ワールド・ゴールド・カウンシルが同日発表した『金需給レポート』によると、今年上半期の世界の金需要は2335トンと記録的な高水準になった。うち投資需要は1064トンと過去最高を更新、2009年上半期を16%も上回った。旺盛な投資需要に支えられ、金需要は第1四半期(1-3月)に引き続き増加。第2四半期(4-6月)の金需要は1050トンと、前年同期の910トンを15%上回った。

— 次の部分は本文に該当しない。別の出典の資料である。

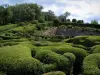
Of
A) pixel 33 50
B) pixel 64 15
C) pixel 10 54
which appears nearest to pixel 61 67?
pixel 10 54

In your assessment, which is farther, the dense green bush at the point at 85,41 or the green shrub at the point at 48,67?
the dense green bush at the point at 85,41

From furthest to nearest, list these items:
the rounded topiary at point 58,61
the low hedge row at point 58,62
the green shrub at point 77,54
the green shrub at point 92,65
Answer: the green shrub at point 77,54 → the rounded topiary at point 58,61 → the low hedge row at point 58,62 → the green shrub at point 92,65

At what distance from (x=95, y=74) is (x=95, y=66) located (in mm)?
1173

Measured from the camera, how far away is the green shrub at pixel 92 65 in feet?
44.3

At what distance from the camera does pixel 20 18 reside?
9481 centimetres

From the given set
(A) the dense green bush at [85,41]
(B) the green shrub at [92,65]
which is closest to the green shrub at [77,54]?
(B) the green shrub at [92,65]

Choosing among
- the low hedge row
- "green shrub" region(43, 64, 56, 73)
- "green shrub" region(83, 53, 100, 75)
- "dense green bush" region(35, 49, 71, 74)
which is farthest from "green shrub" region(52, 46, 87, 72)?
"green shrub" region(43, 64, 56, 73)

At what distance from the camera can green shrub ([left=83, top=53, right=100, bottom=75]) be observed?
1351 cm

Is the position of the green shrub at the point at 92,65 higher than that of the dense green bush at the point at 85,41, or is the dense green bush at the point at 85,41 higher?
the green shrub at the point at 92,65

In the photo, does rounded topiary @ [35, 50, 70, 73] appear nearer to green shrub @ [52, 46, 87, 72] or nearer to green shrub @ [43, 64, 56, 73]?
green shrub @ [43, 64, 56, 73]

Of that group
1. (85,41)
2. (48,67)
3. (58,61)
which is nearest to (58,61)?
(58,61)

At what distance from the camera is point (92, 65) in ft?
47.7

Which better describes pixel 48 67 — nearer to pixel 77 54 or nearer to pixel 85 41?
pixel 77 54

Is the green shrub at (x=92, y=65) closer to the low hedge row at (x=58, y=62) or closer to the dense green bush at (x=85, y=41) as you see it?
the low hedge row at (x=58, y=62)
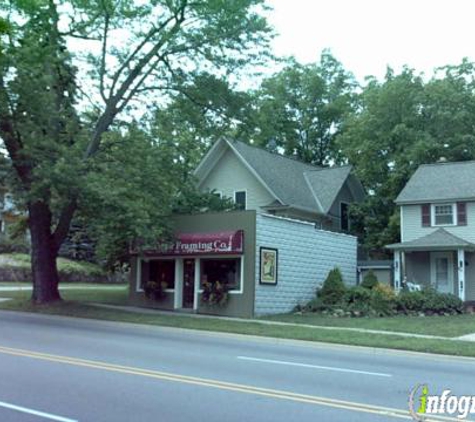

政治的リスクや地政学的リスクが高まるなか、投資家によるリスク分散と安全資産形成の動きが強まり、金の投資需要は448トンに上った。特に金ETFは上半期に580トンに上ったが、第2四半期の積み増し分の237トンが大きく寄与した。第2四半期は金地金と金貨の需要も拡大。米国は101%増の25トンに達するなど、多くの市場で需要が大幅に伸びたことで、上半期は前年同期比4%増の485トンとなった。